An Ink! Fuzzer that passes the Ityfuzz challenge in less than 15 seconds.
Exploring ink! - Polkadot's Smart Contract Language
Polkadot is a cutting-edge blockchain protocol that supports a diverse ecosystem of parallel chains called parachains. While parachains function as layer-1 blockchains with their own runtimes and governance models, Polkadot also enables the development and deployment of smart contracts through its specialized language, ink!.
ink! leverages the power of Rust, a systems programming language renowned for its safety, performance, and efficiency. By adapting a subset of Rust, ink! inherits its type safety, memory safety, and absence of undefined behaviors, ensuring robust and secure smart contract development. Minimal ink! example here.
Securing Smart Contracts with Fuzz Testing
Ensuring the security and reliability of smart contracts is paramount in the blockchain ecosystem. Smart contracts, once deployed, become immutable and potentially manage significant amounts of value.

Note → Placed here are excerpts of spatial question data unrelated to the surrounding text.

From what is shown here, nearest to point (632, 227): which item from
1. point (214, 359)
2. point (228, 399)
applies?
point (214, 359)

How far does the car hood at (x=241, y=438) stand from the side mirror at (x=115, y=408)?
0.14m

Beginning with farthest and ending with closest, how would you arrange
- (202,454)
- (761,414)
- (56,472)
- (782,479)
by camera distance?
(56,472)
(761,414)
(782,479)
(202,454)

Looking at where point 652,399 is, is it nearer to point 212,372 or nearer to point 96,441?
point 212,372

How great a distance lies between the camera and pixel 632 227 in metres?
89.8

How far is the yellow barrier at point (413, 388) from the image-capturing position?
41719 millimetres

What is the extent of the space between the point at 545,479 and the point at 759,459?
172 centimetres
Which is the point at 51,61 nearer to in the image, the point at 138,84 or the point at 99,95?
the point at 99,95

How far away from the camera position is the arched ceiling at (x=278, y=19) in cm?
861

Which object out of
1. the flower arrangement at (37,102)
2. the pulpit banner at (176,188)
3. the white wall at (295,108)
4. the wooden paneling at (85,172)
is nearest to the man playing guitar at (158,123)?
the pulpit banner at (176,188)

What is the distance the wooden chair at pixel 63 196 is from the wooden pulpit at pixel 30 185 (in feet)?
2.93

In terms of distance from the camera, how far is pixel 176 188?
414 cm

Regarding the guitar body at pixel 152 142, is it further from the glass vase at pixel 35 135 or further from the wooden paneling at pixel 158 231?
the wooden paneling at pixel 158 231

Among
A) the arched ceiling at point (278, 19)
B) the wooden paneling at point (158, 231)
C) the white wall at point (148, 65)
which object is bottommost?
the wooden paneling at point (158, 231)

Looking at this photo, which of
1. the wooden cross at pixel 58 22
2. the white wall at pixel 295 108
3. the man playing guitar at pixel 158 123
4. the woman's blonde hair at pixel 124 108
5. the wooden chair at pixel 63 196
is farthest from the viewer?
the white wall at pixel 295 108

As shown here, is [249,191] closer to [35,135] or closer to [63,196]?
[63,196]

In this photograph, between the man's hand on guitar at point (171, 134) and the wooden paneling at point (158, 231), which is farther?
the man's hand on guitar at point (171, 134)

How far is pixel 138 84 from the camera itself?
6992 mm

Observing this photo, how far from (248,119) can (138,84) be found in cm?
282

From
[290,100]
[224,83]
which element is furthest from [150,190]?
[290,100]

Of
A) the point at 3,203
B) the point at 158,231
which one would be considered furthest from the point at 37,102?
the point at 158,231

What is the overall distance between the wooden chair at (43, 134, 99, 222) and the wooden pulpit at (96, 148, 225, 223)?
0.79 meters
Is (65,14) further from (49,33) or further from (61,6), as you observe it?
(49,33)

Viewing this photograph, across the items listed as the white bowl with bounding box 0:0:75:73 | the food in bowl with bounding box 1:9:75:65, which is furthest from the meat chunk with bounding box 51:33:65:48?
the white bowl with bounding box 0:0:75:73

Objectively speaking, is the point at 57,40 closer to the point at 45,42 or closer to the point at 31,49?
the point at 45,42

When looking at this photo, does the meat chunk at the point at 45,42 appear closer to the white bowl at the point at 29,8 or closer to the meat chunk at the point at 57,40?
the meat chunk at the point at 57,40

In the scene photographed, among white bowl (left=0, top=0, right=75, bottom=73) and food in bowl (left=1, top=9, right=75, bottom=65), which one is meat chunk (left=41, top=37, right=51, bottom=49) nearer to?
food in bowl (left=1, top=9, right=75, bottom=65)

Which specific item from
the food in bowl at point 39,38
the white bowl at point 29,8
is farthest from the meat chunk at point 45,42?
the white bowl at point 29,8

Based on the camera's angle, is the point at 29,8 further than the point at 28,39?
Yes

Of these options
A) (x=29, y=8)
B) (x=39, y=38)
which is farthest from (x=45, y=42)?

Consequently, any vulnerabilities or bugs can have severe consequences, leading to financial losses, data breaches, or system compromises.
Fuzz testing, or fuzzing, is a highly effective technique for identifying vulnerabilities and edge cases in software systems, including smart contracts. By generating vast numbers of semi-valid and invalid inputs, fuzzers stress-test the target system, exposing potential vulnerabilities that might have gone unnoticed through traditional testing methods.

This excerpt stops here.